Every cell in the body have the same DNA. But, the brain cells have changes in their DNA that make each neuron different. One such variation called long interspersed nuclear elements, or L1s has been identified by researchers at the Salk Institute and their collaborators. Variation in L1s is present in 44 to 63 percent of healthy neurons and can not only insert DNA but also remove it.
Earlier studies have shown that L1s are small bits of DNA called 'jumping genes' that copy and paste themselves throughout the genome. But the researchers have found that L1s can also cause large deletions of entire genes. This variation can influence the expression of genes that are crucial for the developing brain.
‘Genome diversity can be good for the brain. About half of the brain cells have large chunks of missing or inserted DNA caused by long interspersed nuclear elements (L1s). But, abnormal variation causes schizophrenia and autism.’
The findings explain what makes us each unique and why even identical twins can be different from one other. The study is published in the journal Nature Neuroscience.
Lead author of the study, Rusty Gage, a professor in Salk's Laboratory of Genetics, said, "In 2013, we discovered that different neurons within the same brain have various complements of DNA, suggesting that they function slightly differently from each other even within the same person."
"This recent study reveals a new and surprising form of variation that will help us understand the role of L1s, not only in healthy brains but in those affected by schizophrenia and autism," said Gage, who is also a holder of the Vi and John Adler Chair for Research on Age-Related Neurodegenerative Diseases.
Gage's team discovered L1s as a mechanism of genome diversity in the brain in 2005. But, it was was until it became possible to sequence the entire genome of a single cell that scientists could get a handle on the amount and nature of these variations.
In 2013, using single-cell sequencing, the team showed that large chunks of DNA were inserted or deleted into the genomes of the cells. However, the mechanisms responsible for causing insertions and deletions were unclear, making it difficult to decipher whether specific regions of the genome were more likely to be altered, as well as whether jumping genes were related to the deletions.
In the current study, Gage, with co-authors Jennifer Erwin and Apuã Paquola, and collaborators developed a method to better capture L1-associated variants in healthy neurons for sequencing and created a computational algorithm to distinguish the variations with greater accuracy than before.
The team used stem cells that are coaxed to differentiate into neurons in a dish and found that L1s are prone to DNA breaks. Specific enzymes that chew through L1 spots in the genome is particularly active during differentiation. People inherit some L1s from their parents, and the enzyme appears to cut near these spots.
"The surprising part was that we thought all L1s could do insert into new places. But the fact that they're causing deletions means that they're affecting the genome in a more significant way," says Erwin, a staff scientist in Gage's group.
Gage said that diversity can be good for the brain--after all, about half of our brain cells have large chunks of missing or inserted DNA caused by L1s alone--but that too much of it can cause disease.
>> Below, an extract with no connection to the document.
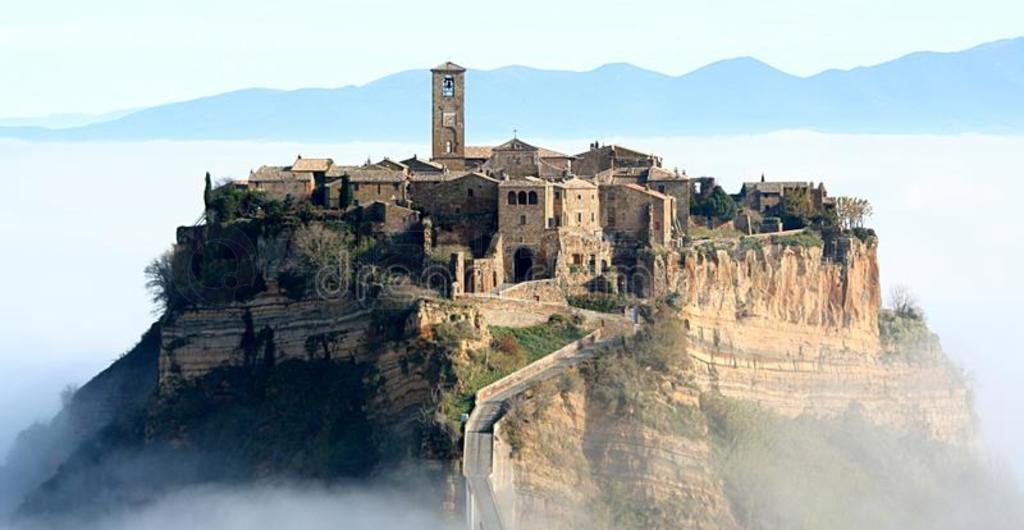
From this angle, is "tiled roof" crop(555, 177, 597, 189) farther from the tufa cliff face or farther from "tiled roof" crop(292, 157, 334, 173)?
"tiled roof" crop(292, 157, 334, 173)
Studies have shown evidence that neurons derived from individuals with schizophrenia or the rare autism-associated disorder Rett syndrome harbor more than normal amount of L1 variations in their genomes.
In the current study, the researchers examined a schizophrenia-associated gene called DLG2, in which introducing L1 variations can change the gene's expression and subsequent maturation of neurons. The team plans to explore the role of L1 variations in other genes and their effects on brain activity and disease.